Action item
Your task is to return the line containing "kingdom: Animalia" and each line after it through the end of the entries, exactly, with no other lines.
Information START
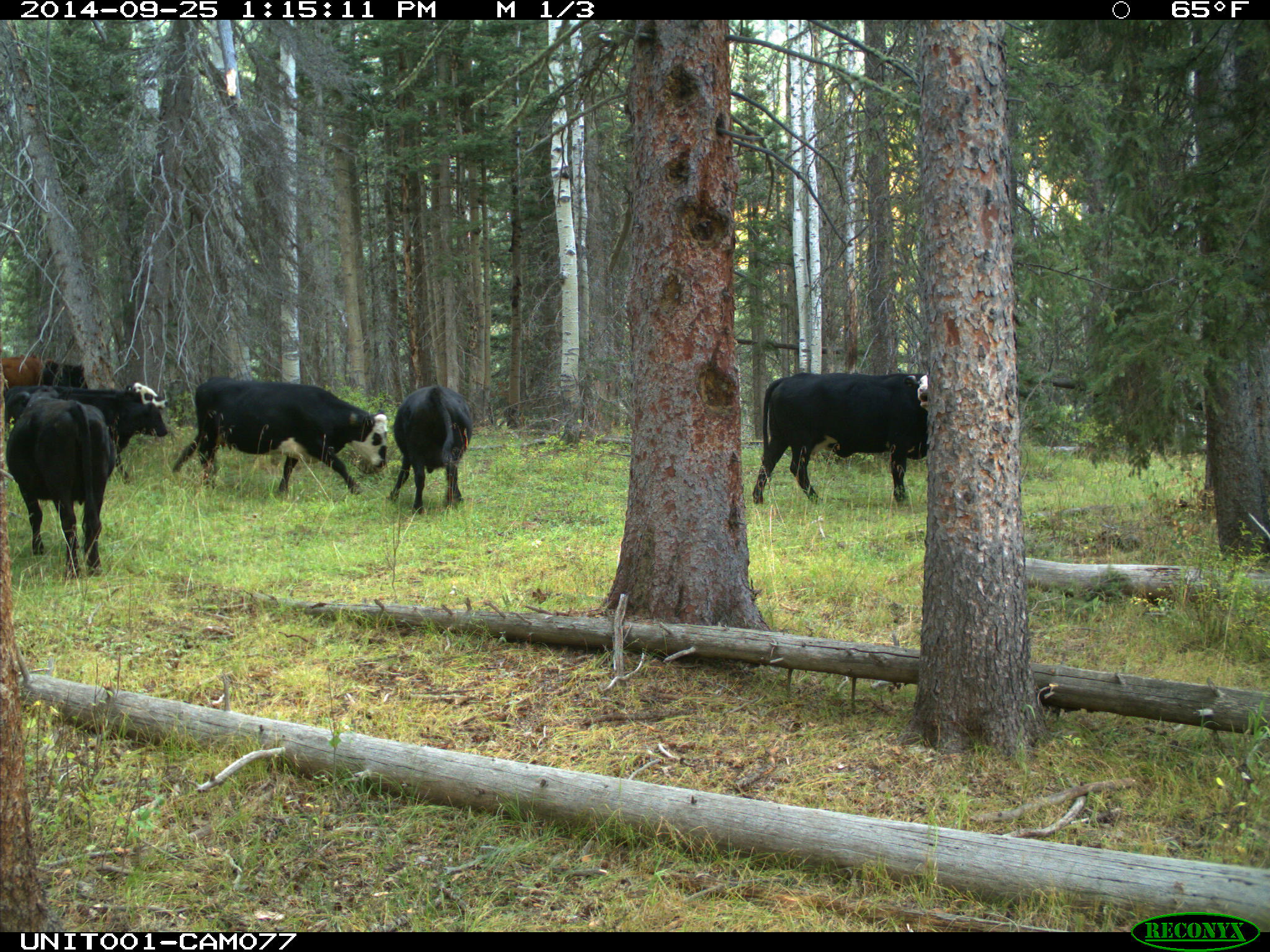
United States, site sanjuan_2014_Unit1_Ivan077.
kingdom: Animalia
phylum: Chordata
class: Mammalia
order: Artiodactyla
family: Bovidae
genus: Bos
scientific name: Bos taurus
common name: domestic cow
Bos taurus (domestic cow).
Information END
Output below
kingdom: Animalia
phylum: Chordata
class: Mammalia
order: Artiodactyla
family: Bovidae
genus: Bos
scientific name: Bos taurus
common name: domestic cow
Bos taurus (domestic cow).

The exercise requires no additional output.